You don't use much at all...I usually fill up a whole gallon with water and put maybe an ounce or two in...shake it up and put it on the dog. I made a recirculater and filled up an inch in my tub..probably a few gallons of water using the same 1-2 ounces and then used it as well and still got the same results..better results even since every hair got soaked in it from the recirculater.

A dematter can look a few different ways.. this is probably one of the more popular ones: PetEdge: Master Grooming Tools Ergonomic Dematting Tools

They will either be called dematting tools or a matt splitter..you can even use shears although it can dull them. I sometimes take my shears and split matts when dematting a heavily matted dog.

Be careful with those dematting tools. They are very sharp and use control when pulling it through a matt. I have seen coworkers take gouges out of their own skin with those things!


----------



## Purley (May 21, 2010)

Thanks again for all your help.

As I said, I think the best thing would be to have Cooper professionally clipped and then to just maintain it. My agility instructor has a six month old standard puppy. Someone gave him a clipper; showed him how to do it and he has been clipping the puppy himself and so far the dog still has all his appendages!! Pretty soon I think he will be losing a couple of them, but at the vet's hopefully!

My impression of clippers is - and correct me if I am wrong - that a piece of hair - or something similarly thin - has to go in between those blades for it to be cut. If I put the clippers on the palm of my hand - it wouldn't cut it because no part of my hand is in between the part that does the cutting.

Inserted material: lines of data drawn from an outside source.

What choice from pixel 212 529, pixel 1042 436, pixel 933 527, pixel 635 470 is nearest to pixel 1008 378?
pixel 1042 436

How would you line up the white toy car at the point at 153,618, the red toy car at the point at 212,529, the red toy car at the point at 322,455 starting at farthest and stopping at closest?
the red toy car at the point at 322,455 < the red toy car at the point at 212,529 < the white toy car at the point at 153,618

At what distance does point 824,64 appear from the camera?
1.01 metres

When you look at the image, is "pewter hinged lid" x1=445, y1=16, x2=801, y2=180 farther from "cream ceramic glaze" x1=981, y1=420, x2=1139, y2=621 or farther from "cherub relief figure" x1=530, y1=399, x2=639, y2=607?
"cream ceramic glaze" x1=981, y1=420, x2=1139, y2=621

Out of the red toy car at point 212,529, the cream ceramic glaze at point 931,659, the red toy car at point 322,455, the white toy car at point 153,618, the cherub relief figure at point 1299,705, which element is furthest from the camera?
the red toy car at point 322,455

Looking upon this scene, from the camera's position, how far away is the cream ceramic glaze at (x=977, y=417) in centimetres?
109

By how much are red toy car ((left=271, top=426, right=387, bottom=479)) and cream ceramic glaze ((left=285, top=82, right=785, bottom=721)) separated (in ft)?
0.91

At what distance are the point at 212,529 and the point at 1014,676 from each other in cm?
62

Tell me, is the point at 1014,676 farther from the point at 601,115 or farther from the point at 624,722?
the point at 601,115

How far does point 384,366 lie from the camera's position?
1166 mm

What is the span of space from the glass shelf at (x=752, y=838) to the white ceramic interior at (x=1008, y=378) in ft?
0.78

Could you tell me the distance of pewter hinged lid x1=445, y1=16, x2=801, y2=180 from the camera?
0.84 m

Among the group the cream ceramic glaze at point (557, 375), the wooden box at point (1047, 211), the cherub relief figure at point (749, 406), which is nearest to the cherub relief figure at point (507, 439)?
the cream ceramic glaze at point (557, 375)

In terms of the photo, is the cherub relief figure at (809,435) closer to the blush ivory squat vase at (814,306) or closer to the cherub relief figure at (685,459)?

I guess its probably one of those things that I find really scary, but if I started off just doing Lucy's back with them, I would become used to them and how they felt and they wouldn't scare me any more!


----------



## Dawni (Apr 2, 2017)

*What I will need for clipping and grooming*

Hi I have a 11week spoo Fuchsia I would like to learn how to clip her my self, she was clipped by the breader before coming home, just her feet face and tail, I have tidied up her feet and face using a cheep clipper and was very pleased with what I managed.
So I have just invested in andis clippers which comes with a number 7 blade and 8 combs, will I need any other blades?
I also have bought a good grooming table 
I have combs, pin brushes and slickers
And a few pairs of scissors not very expensive ones but I can add as I go on,
I have watched a few videos on YouTube any advice that you can give before I need to clip will be good.


----------



## Dechi (Aug 22, 2015)

I am no pro but I just want to add that my Bravura 5 in 1 blade doesn't get hot. I think for a beginner, like me, it's easier to start with a 5 in 1 blade. No need to change blades and apparently they are easier on the dog, meaning less chances to cut the skin. Also they never, ever get too hot. At least this one.


----------